Introduction

A knowledge-based question-answering system (KB-QA) is one that answers natural language questions with information stored in a large-scale knowledge base (KB). Existing KB-QA systems are either powered by curated KBs in which factual knowledge is encoded in entities and relations with well-structured schemas, or by open KBs, which contain assertions represented in the form of triples (e.g., <subject; relation phrase; arguments>). We show that both approaches fall short in answering questions with complex prepositional or adverbial constraints. We propose using n-tuple assertions, which are assertions with an arbitrary number of arguments, and n-tuple open KB (nOKB), which is an open knowledge base of n-tuple assertions. We present TAQA (n-Tuple Assertion-based Question Answering), a novel KBQA system that is based on an nOKB and illustrate via experiments how TAQA can effectively answer complex questions with rich semantic constraints. Our work also results in a new open KB containing 120M n-tuple assertions and a collection of 300 labeled complex questions, which is made publicly available for further research.

[Paper] | [Slides]

Open Knowledge Base

Our n-tuple open knowledge base (nOKB) contains natural language assertions in n-tuple form. Each assertion has one subject (sub), one relation phrase (rel), and multiple arguments (arg), with the form < sbj; rel; arg_1, ..., arg_k >. An example assertion is:

<Barack Obama; graduated; from Harvard Law School, in 1991>

The n-tuple open KB used in our experiments contains 120 million assertions. This whole KB is split into 10 tsv files (5.4GB compressed, 20GB decompressed), and can be downloaded [here]. Each line contains 10 columns separated by tabs. The format of each line is as follows:

assertion-id, sbj, rel, args (separated by semi-colons), sbj (normalized), rel (normalized), arg (normalized), extraction confidence, extraction frequency, namespace (openie) 

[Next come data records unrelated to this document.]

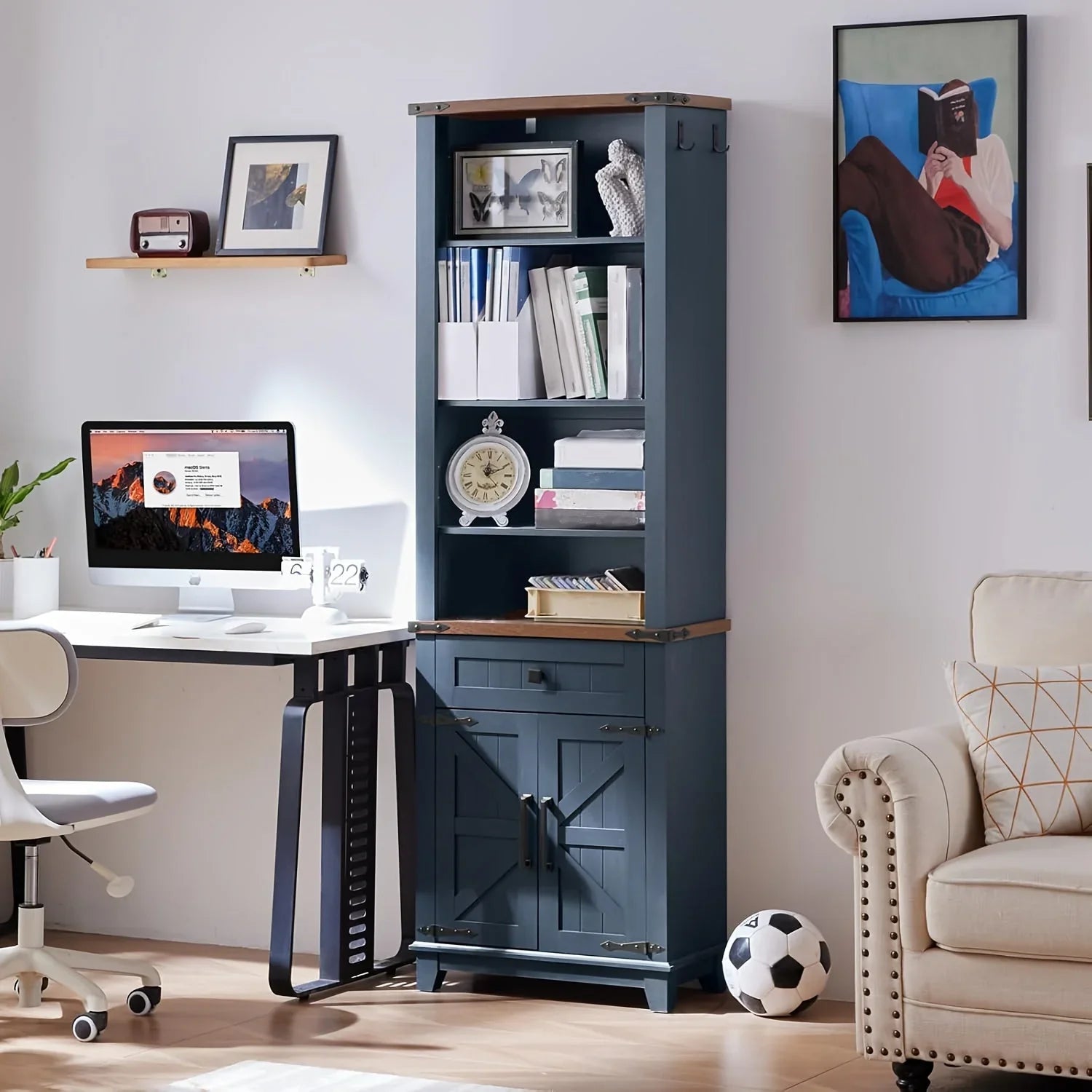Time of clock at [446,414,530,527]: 12:10
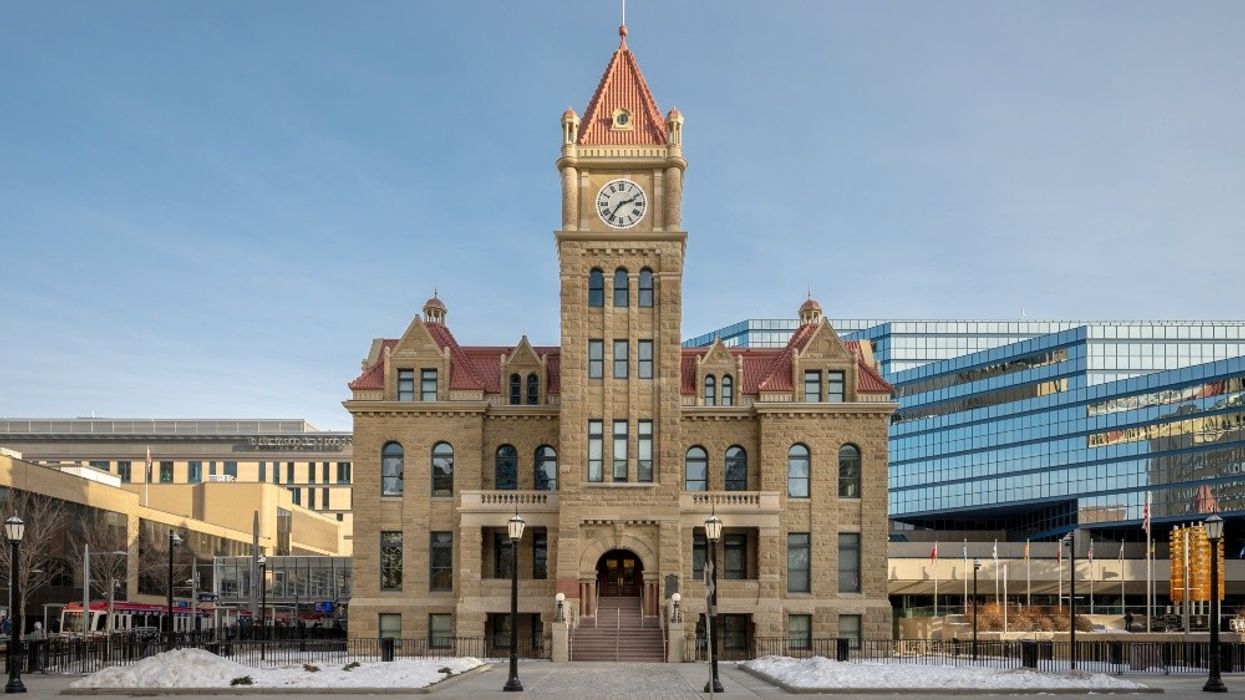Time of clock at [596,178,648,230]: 2:36
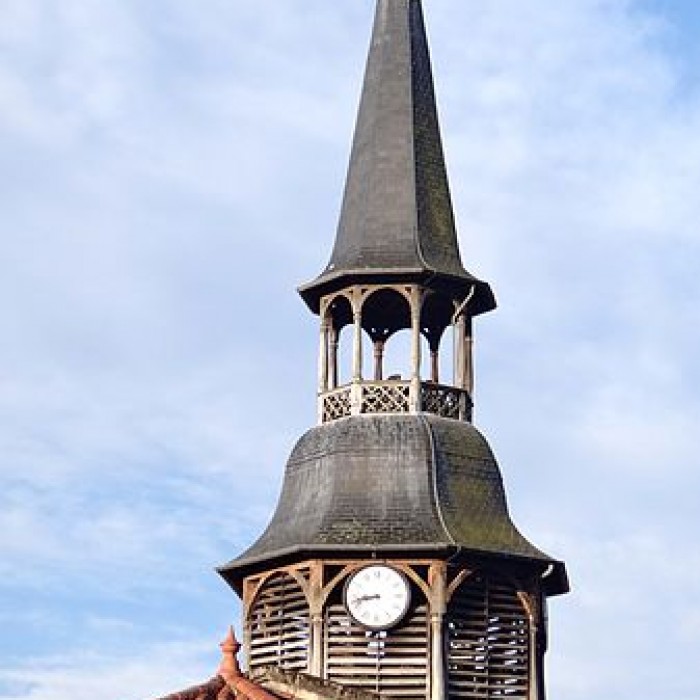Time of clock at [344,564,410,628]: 8:42
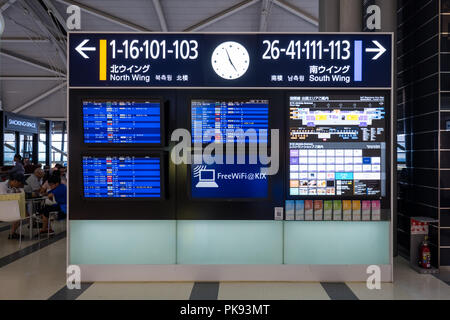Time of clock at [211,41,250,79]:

Additional triplet assertions used to build nOKB+ in the experiments can is available from the OQA project homepage of University of Washington.

ComplexQuestions Dataset

The ComplexQuestions dataset contains 300 open domain complex questions with prepositional/adverbial constraints. 80 of the 300 questions come from WebQuestions dataset released by Berant et al. We manually labeled each question with at least one gold-standard answer found in our open KB.

download

Reference

  • Pengcheng Yin, Nan Duan, Ben Kao, Junwei Bao, and Ming Zhou. 2015. Answering Questions with Complex Semantic Constraints on Open Knowledge Bases. In Proceedings of the 24th ACM International on Conference on Information and Knowledge Management (CIKM '15). ACM, New York, NY, USA, 1301-1310.